Jon Carroll at the San Francisco Chronicle has had enough of the scandals involving the Exempt Media, especially those involving factual errors and inadequate sourcing. Does he take his fellow journalists to task for their shoddy and, in some cases, dishonest work? No — he’d rather tell the critics to shut up and listen regardless of whether reporters get the story right:
Look: Newspapers are a human enterprise run by fallible beings. Surgeons make mistakes; accountants make mistakes; journalists make mistakes. As Steven Winn pointed out last week, we apologize too darn much for making mistakes. Of course we’re sorry, but the quest for perfection is just that, a quest. We never get there. You never get there. We hate hate hate it when we get facts wrong, but we are actually after bigger game. …
The media are under attack because we try to find stuff out. We are under attack because we say what we believe to be true. (Even more annoyingly, we are protected by the Constitution.) We are a reality-based institution in a faith-based culture, and we are paying for it. Journalists die doing their jobs, which is more than you can say for lobbyists, TV commentators or corporate lawyers.
The problem is that we are fair-minded. We know that we make mistakes. We want to get better. The fair-minded have no chance against zealots. Zealots lie because the ends justify the means, and we say, “Oh, gosh, we’re going to investigate and strive and improve.” Are the zealots going to investigate and strive and improve? Of course not: They have an agenda, and the agenda does not include self-assessment. The zealots are working out of the Che Guevara handbook, friends.
The media are not under attack because they “find things out” — they’re under attack because all too often, they don’t bother to try to find things out, and instead print what they believe to be true. There’s nothing wrong with that in an editorial, but when journalists pass off their beliefs without any factual basis as “news”, it winds up misinforming the public.
Both Eason Jordan and Linda Foley probably really believe that the US military has orders somewhere to kill journalists in war zones. That doesn’t make it true — and it shouldn’t form the basis of allegations from news organizations or their management without substantiation. Carroll haughtily uses the death of journalists to out-flank critics who haven’t faced death, but wants to defend those journalistic critics of American servicemen who die in much greater numbers and percentages trying to defend civilian lives while attacking terrorists and armed enemies. The hypocrisy not only staggers the imagination, but sickens and disgusts as well.
Mary Mapes may have believed that the Killian memos were authentic, but that’s because they fit both her preconceived notions of George Bush’s TexANG service and her absolute lack of knowledge on military documents. Unlike the Eason Jordan and Linda Foley scandals, however, Mapes and CBS actually hired document examiners prior to publication, who told them not to use the memos — and they ignored the advice. Unlike Newsweek, who admitted their faulty report, CBS still claims that the Killian memos might eventually be authenticated despite the numerous typographic, format, and factual anachronisms their own document experts have identified.

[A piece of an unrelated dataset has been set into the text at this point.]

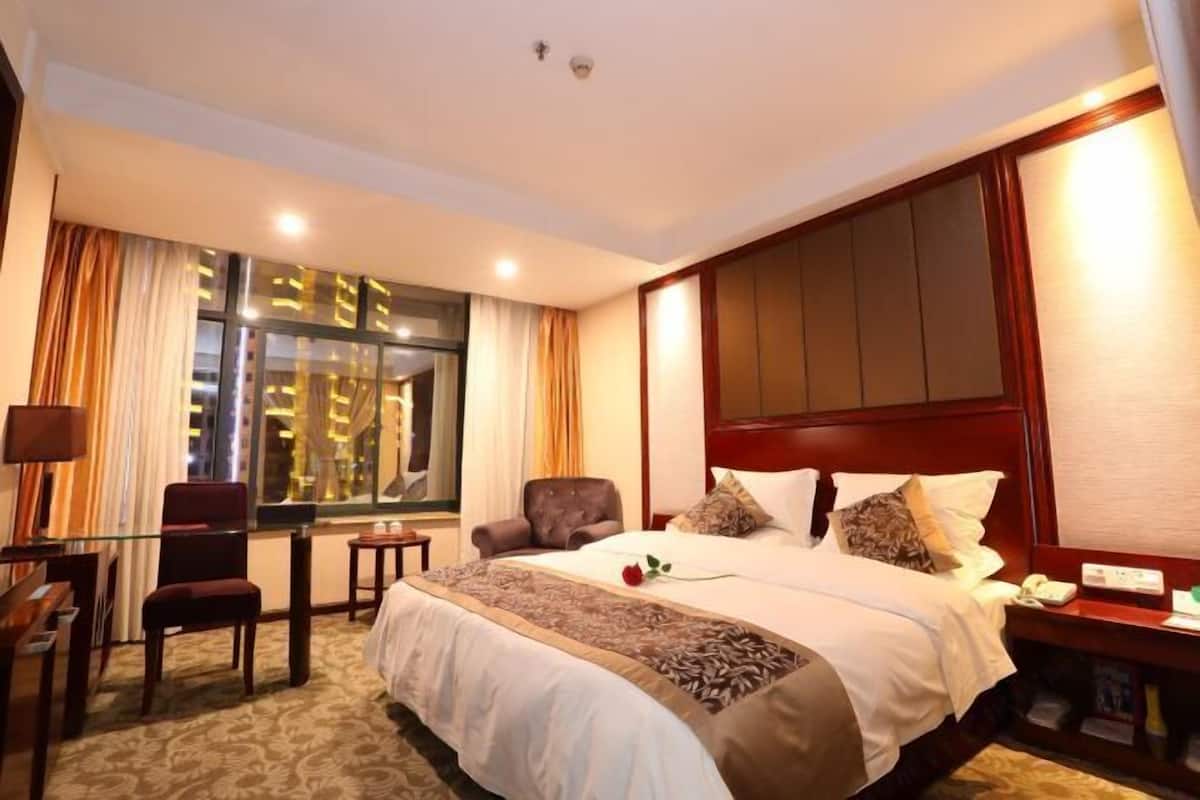 Une chambre d’hôtel avec un grand lit, un bureau avec une chaise, une petite table et une fenêtre avec des rideaux.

In the end, Carroll’s screed amounts to this: we consumers of the Exempt Media have no business complaining about poor quality and deliberate deceptions perpetrated by its most celebrated members. While the media must be protected by the First Amendment at all times, any attempt by their customers to exercise freedom of speech by criticizing their performance amounts to “zealotry”, a conspiracy to destroy them by pointing out their flaws. How dare we question their work!
You really have to read the entire piece to believe it.